◆ **WHAT THIS TASK INVOLVES**
Extract every line of the material below and copy each one without any change.

◆ **MATERIAL TO PROCESS**
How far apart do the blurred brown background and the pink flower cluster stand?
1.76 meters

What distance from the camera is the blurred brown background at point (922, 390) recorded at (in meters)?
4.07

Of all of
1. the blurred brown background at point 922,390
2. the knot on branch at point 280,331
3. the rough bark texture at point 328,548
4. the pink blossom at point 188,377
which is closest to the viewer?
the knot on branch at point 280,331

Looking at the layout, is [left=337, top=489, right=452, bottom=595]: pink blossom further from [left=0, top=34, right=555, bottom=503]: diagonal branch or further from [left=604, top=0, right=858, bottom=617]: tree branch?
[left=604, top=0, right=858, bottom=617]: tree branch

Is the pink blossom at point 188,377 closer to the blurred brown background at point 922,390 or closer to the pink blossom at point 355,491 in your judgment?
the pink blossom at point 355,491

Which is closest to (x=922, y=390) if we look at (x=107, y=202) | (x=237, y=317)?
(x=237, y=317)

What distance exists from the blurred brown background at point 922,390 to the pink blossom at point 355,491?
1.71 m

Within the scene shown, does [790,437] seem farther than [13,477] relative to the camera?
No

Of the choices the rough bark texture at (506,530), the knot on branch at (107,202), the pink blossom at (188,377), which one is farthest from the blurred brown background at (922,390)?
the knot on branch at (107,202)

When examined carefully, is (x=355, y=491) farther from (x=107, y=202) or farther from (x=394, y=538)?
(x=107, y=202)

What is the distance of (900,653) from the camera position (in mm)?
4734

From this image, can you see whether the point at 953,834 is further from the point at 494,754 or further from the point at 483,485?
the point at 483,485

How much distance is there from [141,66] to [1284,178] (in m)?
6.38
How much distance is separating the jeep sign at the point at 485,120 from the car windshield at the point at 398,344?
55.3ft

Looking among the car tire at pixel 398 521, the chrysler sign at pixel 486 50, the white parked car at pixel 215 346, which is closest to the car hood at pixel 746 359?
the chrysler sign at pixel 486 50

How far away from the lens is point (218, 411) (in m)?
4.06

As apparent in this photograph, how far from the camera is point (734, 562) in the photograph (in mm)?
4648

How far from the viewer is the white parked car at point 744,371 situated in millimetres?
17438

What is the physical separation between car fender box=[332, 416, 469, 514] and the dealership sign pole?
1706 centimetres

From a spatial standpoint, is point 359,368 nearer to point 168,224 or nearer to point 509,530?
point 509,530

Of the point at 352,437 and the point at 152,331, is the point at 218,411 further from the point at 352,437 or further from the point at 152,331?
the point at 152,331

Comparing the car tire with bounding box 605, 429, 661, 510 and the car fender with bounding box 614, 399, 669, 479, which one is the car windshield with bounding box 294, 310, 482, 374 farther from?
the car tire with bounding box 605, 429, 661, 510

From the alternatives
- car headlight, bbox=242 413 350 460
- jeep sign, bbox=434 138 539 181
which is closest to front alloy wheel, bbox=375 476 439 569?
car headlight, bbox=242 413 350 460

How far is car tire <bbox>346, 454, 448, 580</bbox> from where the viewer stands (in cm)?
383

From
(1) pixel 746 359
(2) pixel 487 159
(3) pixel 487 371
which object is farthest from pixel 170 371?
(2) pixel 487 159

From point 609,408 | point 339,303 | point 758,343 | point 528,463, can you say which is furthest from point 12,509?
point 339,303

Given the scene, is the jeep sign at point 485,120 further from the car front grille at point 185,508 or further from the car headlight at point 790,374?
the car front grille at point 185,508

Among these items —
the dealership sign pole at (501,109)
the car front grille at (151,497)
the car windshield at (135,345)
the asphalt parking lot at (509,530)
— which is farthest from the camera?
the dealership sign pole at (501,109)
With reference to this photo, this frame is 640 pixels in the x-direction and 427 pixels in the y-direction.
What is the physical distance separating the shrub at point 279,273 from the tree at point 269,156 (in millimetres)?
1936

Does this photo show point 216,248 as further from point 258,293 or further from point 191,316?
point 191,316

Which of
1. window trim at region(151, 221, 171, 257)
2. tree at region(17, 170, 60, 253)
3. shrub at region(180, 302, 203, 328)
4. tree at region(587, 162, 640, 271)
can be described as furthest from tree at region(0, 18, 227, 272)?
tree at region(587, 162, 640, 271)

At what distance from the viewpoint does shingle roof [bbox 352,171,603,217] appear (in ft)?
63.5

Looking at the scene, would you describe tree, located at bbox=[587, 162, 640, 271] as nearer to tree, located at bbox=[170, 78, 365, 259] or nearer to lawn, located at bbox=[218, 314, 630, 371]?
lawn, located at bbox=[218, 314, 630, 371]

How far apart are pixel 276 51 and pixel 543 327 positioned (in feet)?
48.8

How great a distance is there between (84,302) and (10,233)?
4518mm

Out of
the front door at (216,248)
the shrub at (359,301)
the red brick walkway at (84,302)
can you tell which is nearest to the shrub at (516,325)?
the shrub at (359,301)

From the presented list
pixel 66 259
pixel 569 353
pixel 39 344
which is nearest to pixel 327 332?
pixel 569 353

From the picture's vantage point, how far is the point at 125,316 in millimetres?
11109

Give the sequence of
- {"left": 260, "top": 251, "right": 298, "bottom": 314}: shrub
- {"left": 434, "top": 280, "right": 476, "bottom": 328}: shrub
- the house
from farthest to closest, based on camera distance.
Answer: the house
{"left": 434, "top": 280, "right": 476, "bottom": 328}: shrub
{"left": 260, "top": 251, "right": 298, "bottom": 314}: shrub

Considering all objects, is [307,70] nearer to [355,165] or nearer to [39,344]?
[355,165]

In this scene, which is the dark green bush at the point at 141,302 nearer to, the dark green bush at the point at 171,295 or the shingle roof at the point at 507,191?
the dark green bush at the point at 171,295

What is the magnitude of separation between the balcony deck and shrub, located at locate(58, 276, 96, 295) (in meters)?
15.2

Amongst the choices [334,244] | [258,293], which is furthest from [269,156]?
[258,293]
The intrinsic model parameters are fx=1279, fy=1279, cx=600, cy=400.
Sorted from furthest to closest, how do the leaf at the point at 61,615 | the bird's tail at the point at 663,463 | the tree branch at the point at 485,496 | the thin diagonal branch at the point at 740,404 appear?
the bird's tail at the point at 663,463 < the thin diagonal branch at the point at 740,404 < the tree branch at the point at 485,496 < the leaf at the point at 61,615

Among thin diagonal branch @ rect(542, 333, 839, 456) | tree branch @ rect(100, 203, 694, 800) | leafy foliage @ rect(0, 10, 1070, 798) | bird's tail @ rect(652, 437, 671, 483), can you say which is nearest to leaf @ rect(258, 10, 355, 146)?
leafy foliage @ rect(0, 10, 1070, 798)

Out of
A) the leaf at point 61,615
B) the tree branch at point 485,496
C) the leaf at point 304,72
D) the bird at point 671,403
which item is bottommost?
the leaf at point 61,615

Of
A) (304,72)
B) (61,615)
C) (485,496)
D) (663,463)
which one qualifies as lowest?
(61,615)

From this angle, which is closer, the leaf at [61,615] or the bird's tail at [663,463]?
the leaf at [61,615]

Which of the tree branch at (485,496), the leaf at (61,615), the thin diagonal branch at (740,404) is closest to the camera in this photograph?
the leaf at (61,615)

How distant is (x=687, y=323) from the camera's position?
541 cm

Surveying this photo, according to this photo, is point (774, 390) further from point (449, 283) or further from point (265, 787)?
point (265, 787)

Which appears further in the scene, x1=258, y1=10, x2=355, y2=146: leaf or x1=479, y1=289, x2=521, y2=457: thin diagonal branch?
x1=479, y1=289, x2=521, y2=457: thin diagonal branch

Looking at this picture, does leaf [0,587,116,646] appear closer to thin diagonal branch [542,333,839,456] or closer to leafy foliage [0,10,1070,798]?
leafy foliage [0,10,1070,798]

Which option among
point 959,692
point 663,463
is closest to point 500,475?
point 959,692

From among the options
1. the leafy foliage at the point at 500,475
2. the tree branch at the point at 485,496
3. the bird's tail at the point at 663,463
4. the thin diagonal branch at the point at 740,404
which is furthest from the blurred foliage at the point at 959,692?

◆ **COMPLETED EXERCISE**
How far apart do the blurred brown background and the pink flower cluster stand?
1.76 meters

What distance from the camera is the blurred brown background at point (922, 390) recorded at (in meters)?
4.07

Of all of
1. the blurred brown background at point 922,390
2. the knot on branch at point 280,331
3. the rough bark texture at point 328,548
4. the pink blossom at point 188,377
which is closest to the viewer?
the knot on branch at point 280,331

Looking at the layout, is [left=337, top=489, right=452, bottom=595]: pink blossom further from [left=0, top=34, right=555, bottom=503]: diagonal branch or further from [left=604, top=0, right=858, bottom=617]: tree branch?
[left=604, top=0, right=858, bottom=617]: tree branch

Is the pink blossom at point 188,377 closer to the blurred brown background at point 922,390 or closer to the pink blossom at point 355,491 in your judgment?
the pink blossom at point 355,491

Which is closest to (x=922, y=390) if we look at (x=107, y=202) | (x=237, y=317)?
(x=237, y=317)

What distance exists from the blurred brown background at point 922,390 to the pink blossom at point 355,491?
1.71 m

Within the scene shown, does [790,437] seem farther than [13,477] relative to the camera?
No

Of the choices the rough bark texture at (506,530), the knot on branch at (107,202), the pink blossom at (188,377), which one is farthest from the blurred brown background at (922,390)?
the knot on branch at (107,202)

When examined carefully, is (x=355, y=491) farther from (x=107, y=202) or farther from (x=394, y=538)?
(x=107, y=202)

What is the distance of (900,653) from the camera position (in mm)?
4734

From this image, can you see whether the point at 953,834 is further from the point at 494,754 or further from the point at 483,485?
the point at 483,485

How much distance is there from [141,66] to [1284,178] (in m)?
6.38
How much distance is separating the jeep sign at the point at 485,120 from the car windshield at the point at 398,344?
55.3ft

Looking among the car tire at pixel 398 521, the chrysler sign at pixel 486 50, the white parked car at pixel 215 346, which is closest to the car hood at pixel 746 359?
the chrysler sign at pixel 486 50

How far away from the lens is point (218, 411) (in m)?
4.06

As apparent in this photograph, how far from the camera is point (734, 562) in the photograph (in mm)?
4648

How far from the viewer is the white parked car at point 744,371 situated in millimetres?
17438

What is the physical separation between car fender box=[332, 416, 469, 514] and the dealership sign pole?
1706 centimetres

From a spatial standpoint, is point 359,368 nearer to point 168,224 or nearer to point 509,530?
point 509,530

Of the point at 352,437 and the point at 152,331, is the point at 218,411 further from the point at 352,437 or further from the point at 152,331?
the point at 152,331

Comparing the car tire with bounding box 605, 429, 661, 510 and the car fender with bounding box 614, 399, 669, 479, which one is the car windshield with bounding box 294, 310, 482, 374 farther from?
the car tire with bounding box 605, 429, 661, 510

From the alternatives
- car headlight, bbox=242 413 350 460
- jeep sign, bbox=434 138 539 181
which is closest to front alloy wheel, bbox=375 476 439 569?
car headlight, bbox=242 413 350 460

How far is car tire <bbox>346, 454, 448, 580</bbox> from where the viewer stands (in cm)?
383

From
(1) pixel 746 359
(2) pixel 487 159
(3) pixel 487 371
which object is farthest from pixel 170 371?
(2) pixel 487 159

From point 609,408 | point 339,303 | point 758,343 | point 528,463, can you say which is furthest from point 12,509?
point 339,303

Given the scene, is the jeep sign at point 485,120 further from the car front grille at point 185,508 or further from the car headlight at point 790,374?
the car front grille at point 185,508

Among these items —
the dealership sign pole at (501,109)
the car front grille at (151,497)
the car windshield at (135,345)
the asphalt parking lot at (509,530)
— which is farthest from the camera?
the dealership sign pole at (501,109)
With reference to this photo, this frame is 640 pixels in the x-direction and 427 pixels in the y-direction.
What is the physical distance separating the shrub at point 279,273 from the tree at point 269,156 (in millimetres)?
1936

Does this photo show point 216,248 as further from point 258,293 or further from point 191,316?
point 191,316

Which of
1. window trim at region(151, 221, 171, 257)
2. tree at region(17, 170, 60, 253)
3. shrub at region(180, 302, 203, 328)
4. tree at region(587, 162, 640, 271)
can be described as furthest from tree at region(0, 18, 227, 272)?
tree at region(587, 162, 640, 271)

At what distance from the viewpoint does shingle roof [bbox 352,171,603,217] appear (in ft)?
63.5

Looking at the scene, would you describe tree, located at bbox=[587, 162, 640, 271] as nearer to tree, located at bbox=[170, 78, 365, 259] or nearer to lawn, located at bbox=[218, 314, 630, 371]?
lawn, located at bbox=[218, 314, 630, 371]

How far apart are pixel 276 51 and pixel 543 327 positioned (in feet)?
48.8

How great a distance is there between (84,302) and (10,233)?
4518mm

Out of
the front door at (216,248)
the shrub at (359,301)
the red brick walkway at (84,302)
can you tell which is nearest to the shrub at (516,325)?
the shrub at (359,301)

From the presented list
pixel 66 259
pixel 569 353
pixel 39 344
which is nearest to pixel 327 332?
pixel 569 353

From the picture's vantage point, how far is the point at 125,316 in millimetres?
11109

Give the sequence of
- {"left": 260, "top": 251, "right": 298, "bottom": 314}: shrub
- {"left": 434, "top": 280, "right": 476, "bottom": 328}: shrub
- the house
from farthest to closest, based on camera distance.
Answer: the house
{"left": 434, "top": 280, "right": 476, "bottom": 328}: shrub
{"left": 260, "top": 251, "right": 298, "bottom": 314}: shrub

Considering all objects, is [307,70] nearer to [355,165] or nearer to [39,344]?
[355,165]

In this scene, which is the dark green bush at the point at 141,302 nearer to, the dark green bush at the point at 171,295 or the shingle roof at the point at 507,191?
the dark green bush at the point at 171,295

What is the magnitude of separation between the balcony deck and shrub, located at locate(58, 276, 96, 295) (in meters)?
15.2

Amongst the choices [334,244] | [258,293], which is furthest from [269,156]?
[258,293]
The intrinsic model parameters are fx=1279, fy=1279, cx=600, cy=400.
Sorted from furthest to closest, how do the leaf at the point at 61,615 | the bird's tail at the point at 663,463 | the tree branch at the point at 485,496 | the thin diagonal branch at the point at 740,404 appear?
the bird's tail at the point at 663,463 < the thin diagonal branch at the point at 740,404 < the tree branch at the point at 485,496 < the leaf at the point at 61,615

Among thin diagonal branch @ rect(542, 333, 839, 456) | tree branch @ rect(100, 203, 694, 800) | leafy foliage @ rect(0, 10, 1070, 798) | bird's tail @ rect(652, 437, 671, 483), can you say which is nearest to leaf @ rect(258, 10, 355, 146)?
leafy foliage @ rect(0, 10, 1070, 798)

Out of
A) the leaf at point 61,615
B) the tree branch at point 485,496
C) the leaf at point 304,72
D) the bird at point 671,403
which item is bottommost?
the leaf at point 61,615

Of
A) (304,72)
B) (61,615)
C) (485,496)
D) (663,463)
which one qualifies as lowest?
(61,615)

From this angle, which is closer, the leaf at [61,615] or the bird's tail at [663,463]?
the leaf at [61,615]

Which of the tree branch at (485,496), the leaf at (61,615), the thin diagonal branch at (740,404) is closest to the camera in this photograph?
the leaf at (61,615)

How distant is (x=687, y=323) from the camera's position?
541 cm

Surveying this photo, according to this photo, is point (774, 390) further from point (449, 283) or further from point (265, 787)?
point (265, 787)

Which appears further in the scene, x1=258, y1=10, x2=355, y2=146: leaf or x1=479, y1=289, x2=521, y2=457: thin diagonal branch?
x1=479, y1=289, x2=521, y2=457: thin diagonal branch

Looking at this picture, does leaf [0,587,116,646] appear closer to thin diagonal branch [542,333,839,456] or closer to leafy foliage [0,10,1070,798]?
leafy foliage [0,10,1070,798]

Which option among
point 959,692
point 663,463
is closest to point 500,475?
point 959,692

From among the options
1. the leafy foliage at the point at 500,475
2. the tree branch at the point at 485,496
3. the bird's tail at the point at 663,463
4. the thin diagonal branch at the point at 740,404
which is furthest from the blurred foliage at the point at 959,692?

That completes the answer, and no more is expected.